IC: I’m not saying that a new person or someone from a different
background should come in as a boat rocker or rebel. I’m saying that when we
have a tradition that they are finding perplexing, and we find that we have no
good scriptural warrant for that tradition, then that can be the leading of the
Lord that we should reconsider our tradition. It might be our call to step up
and change.
Tom: I guess I see
value in the new person keeping his mouth shut and showing a track record of
character and commitment before making a lot of suggestions about changes. I don’t disagree with you that a new point of view can be a very good
thing — it absolutely can. But not all change is automatically good change either.
I’m
not saying letting all traditions stand should be the default. Some traditions
are pretty lame and outdated. But if a change is going to be made, it had
better be made for a good reason, and it had better be well thought through.
Stale and Unhelpful
IC: But that policy DOES seem to me to make the traditions the default. And I’m skeptical: why should an ineffective, stale,
unhelpful tradition be allowed to prevail anymore than a bad innovation — all other things being equal, of course? Is not the real test
(assuming, again, no scriptural conflict) whether a practice is beneficial, helpful and edifying? Why then should a tradition get a “pass” that innovation is not allowed?

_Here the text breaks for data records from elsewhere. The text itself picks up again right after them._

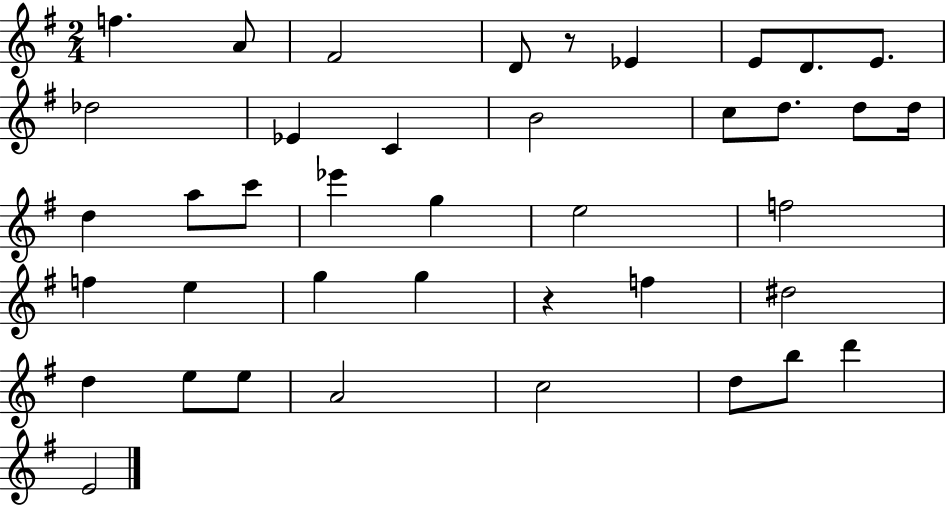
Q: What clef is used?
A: treble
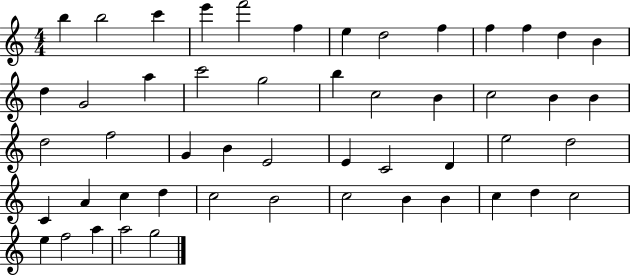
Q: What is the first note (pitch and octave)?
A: B5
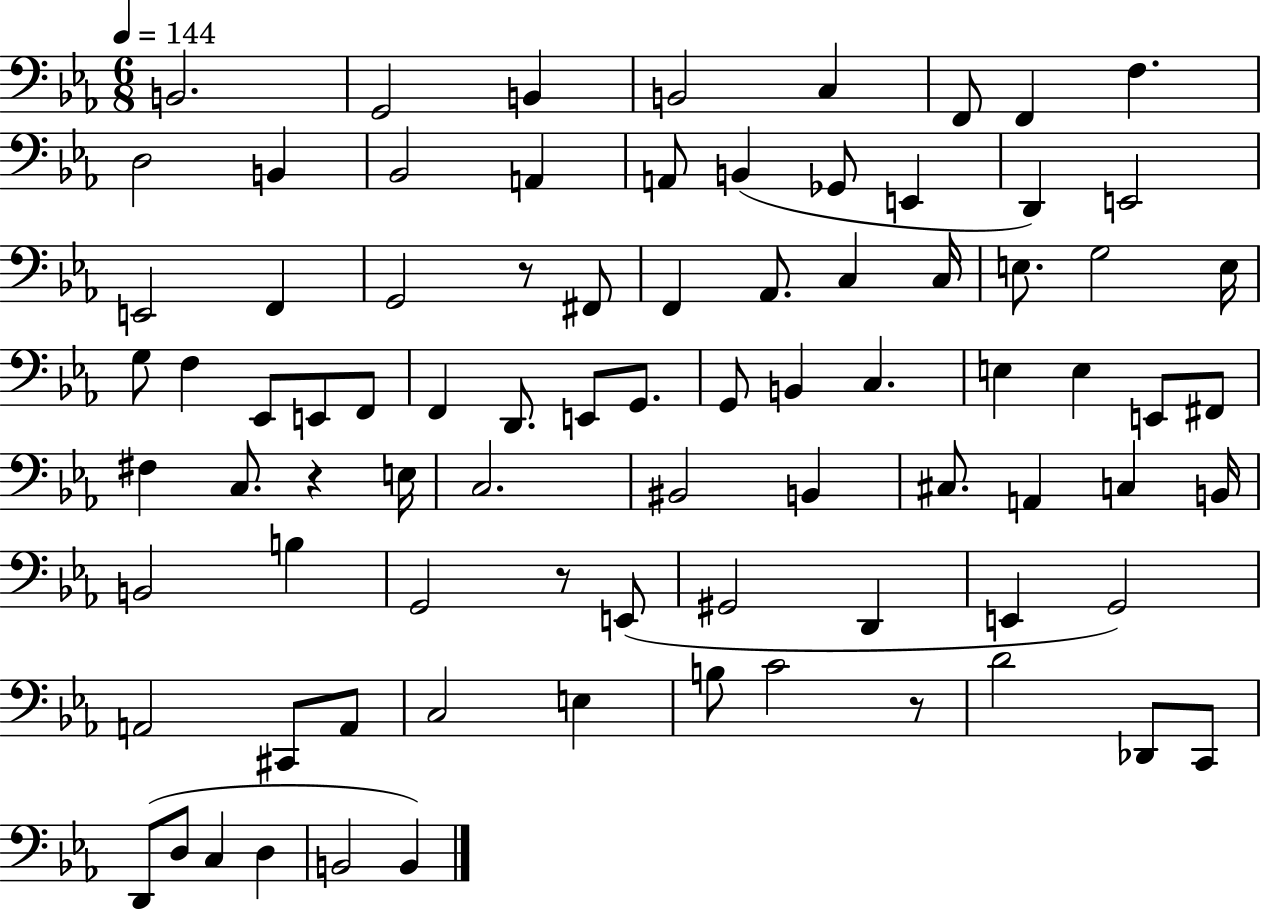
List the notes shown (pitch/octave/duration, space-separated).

B2/h. G2/h B2/q B2/h C3/q F2/e F2/q F3/q. D3/h B2/q Bb2/h A2/q A2/e B2/q Gb2/e E2/q D2/q E2/h E2/h F2/q G2/h R/e F#2/e F2/q Ab2/e. C3/q C3/s E3/e. G3/h E3/s G3/e F3/q Eb2/e E2/e F2/e F2/q D2/e. E2/e G2/e. G2/e B2/q C3/q. E3/q E3/q E2/e F#2/e F#3/q C3/e. R/q E3/s C3/h. BIS2/h B2/q C#3/e. A2/q C3/q B2/s B2/h B3/q G2/h R/e E2/e G#2/h D2/q E2/q G2/h A2/h C#2/e A2/e C3/h E3/q B3/e C4/h R/e D4/h Db2/e C2/e D2/e D3/e C3/q D3/q B2/h B2/q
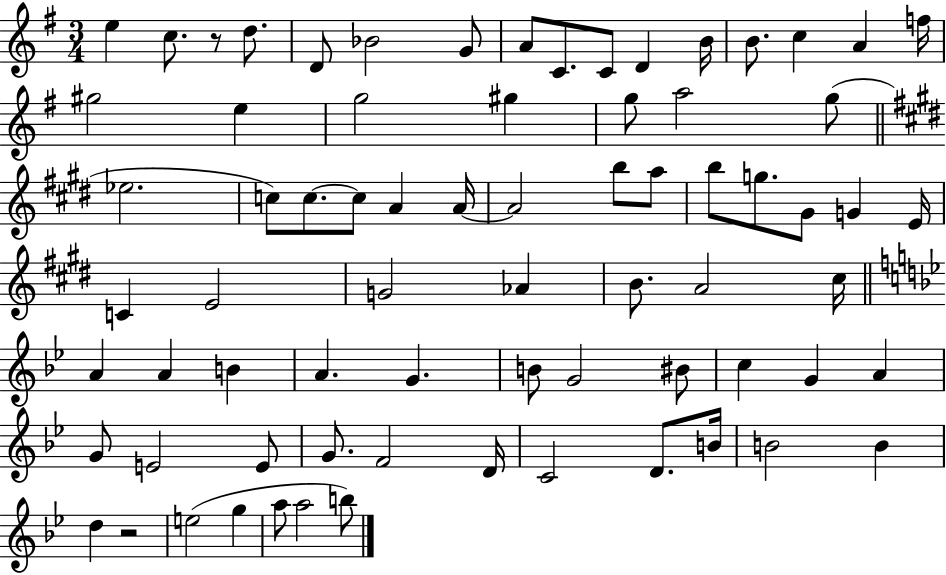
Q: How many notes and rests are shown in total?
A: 73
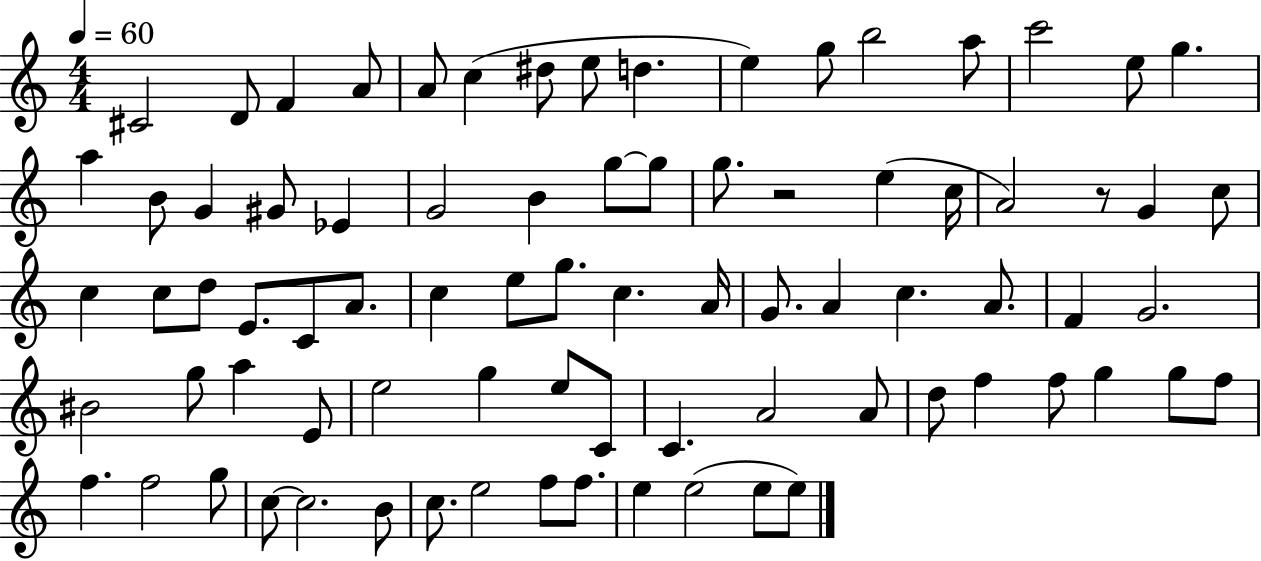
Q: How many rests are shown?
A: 2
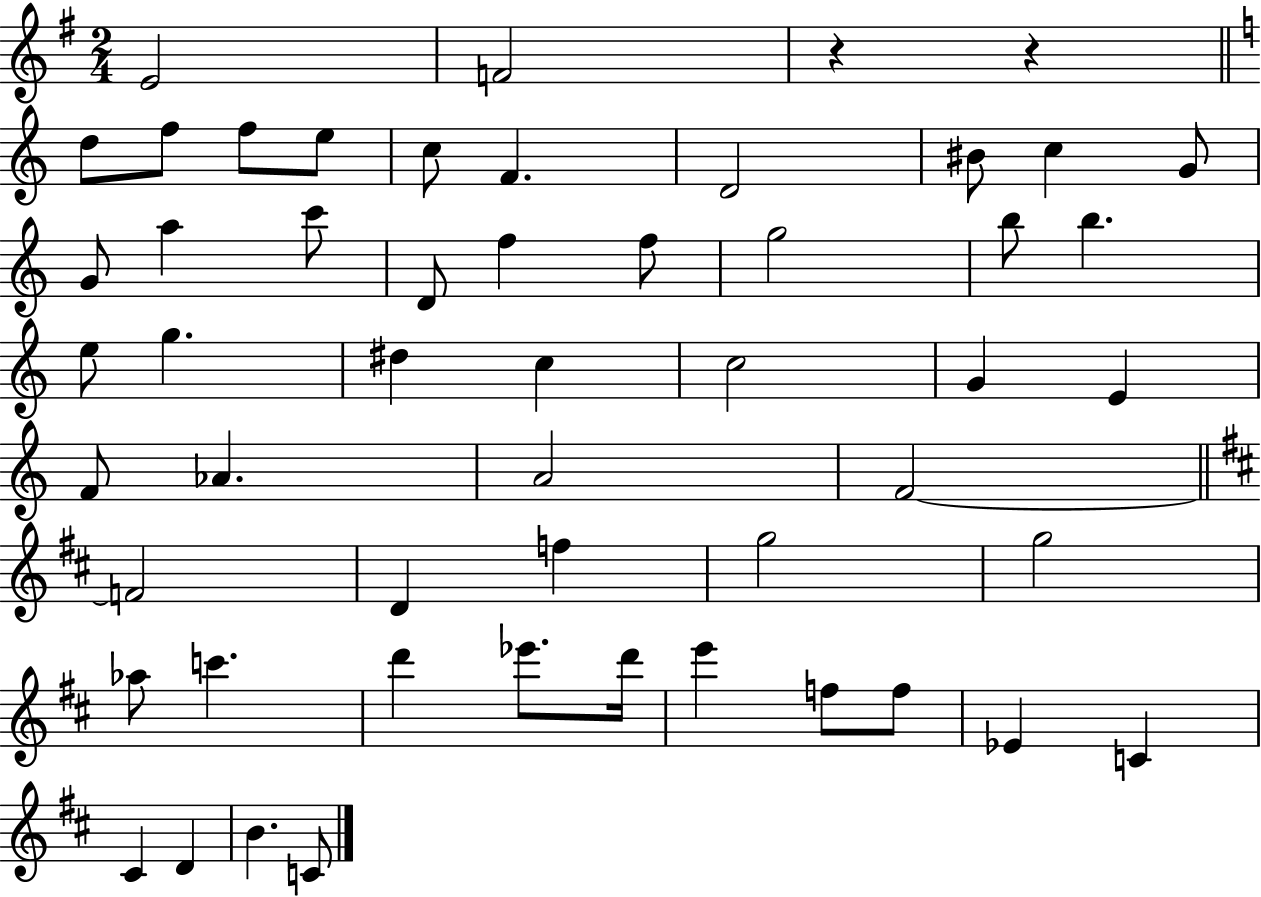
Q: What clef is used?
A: treble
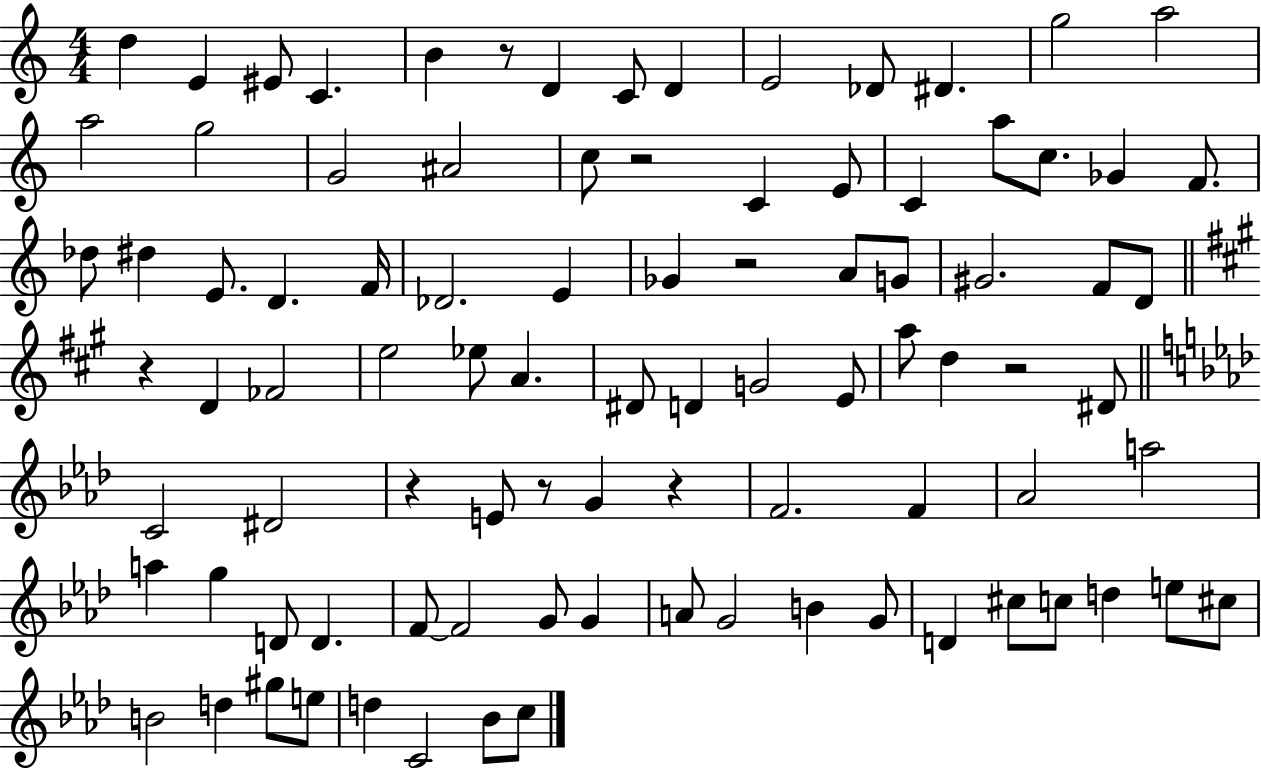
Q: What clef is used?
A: treble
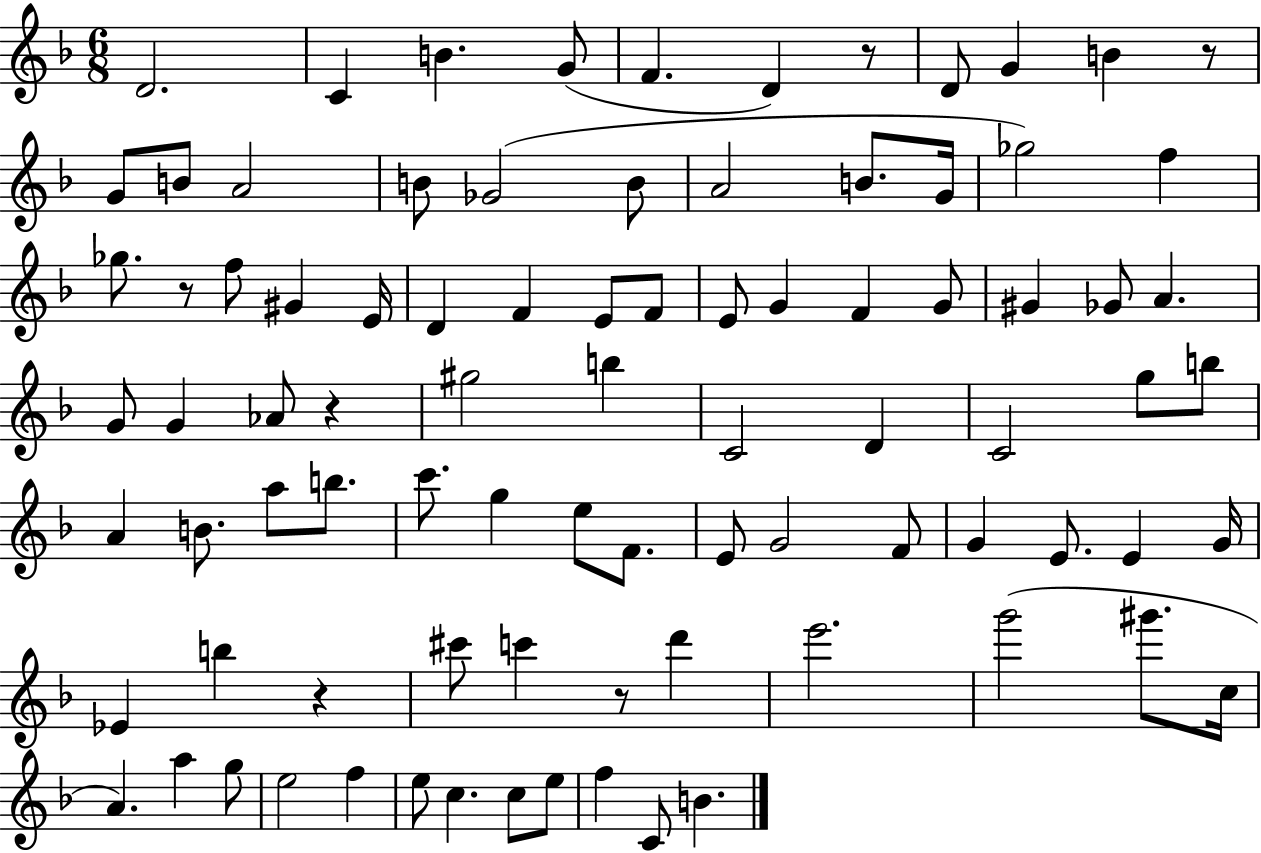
X:1
T:Untitled
M:6/8
L:1/4
K:F
D2 C B G/2 F D z/2 D/2 G B z/2 G/2 B/2 A2 B/2 _G2 B/2 A2 B/2 G/4 _g2 f _g/2 z/2 f/2 ^G E/4 D F E/2 F/2 E/2 G F G/2 ^G _G/2 A G/2 G _A/2 z ^g2 b C2 D C2 g/2 b/2 A B/2 a/2 b/2 c'/2 g e/2 F/2 E/2 G2 F/2 G E/2 E G/4 _E b z ^c'/2 c' z/2 d' e'2 g'2 ^g'/2 c/4 A a g/2 e2 f e/2 c c/2 e/2 f C/2 B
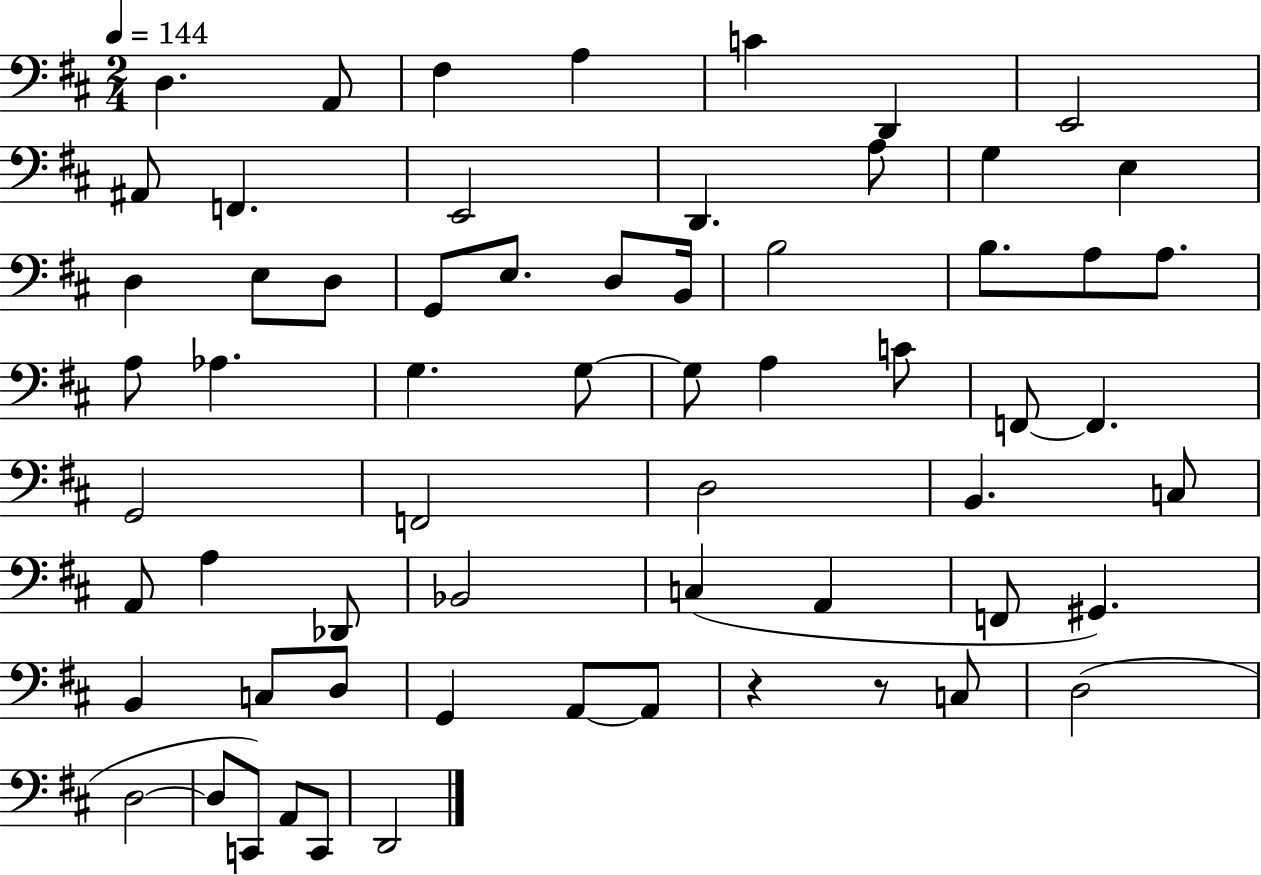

Tom: But you’re assuming the
status quo is “stale” and “unhelpful”. It may not be. In some churches it is.
But sometimes it’s the people making suggestions who are on the wrong side of
things. Mrs. So-and-So might push for a guitarist only because her son plays
guitar and she wants to get him involved, and he might be a terrible player.
Changing or not changing is not a matter of reflexively saying “yes” or
reflexively saying “no”. It’s a matter of considering whether what’s being offered is beneficial,
helpful and edifying, as well as considering whether what’s already being done
meets those criteria. Which I think is what you’re saying.
For that matter, it may be that a third
course of action — something entirely different — would be preferable
to both the status quo and the suggested change. But you won’t know that until
you really consider both ways of doing things with an open mind.
What Makes for Edification
IC: Yes, that’s quite true. The important point is that all things have
to be up for review. If they edify, or are required by precept or principle of scripture,
we keep them. If they are not edifying — or no
longer edifying — then they’ve got to go.
Tradition, though, resists review: and
habit or inertia makes it the default setting. So some extra energy on the side
of innovation and fresh thinking is required if we are going to find the best
option. With merely equal effort, tradition will rule the roost every time.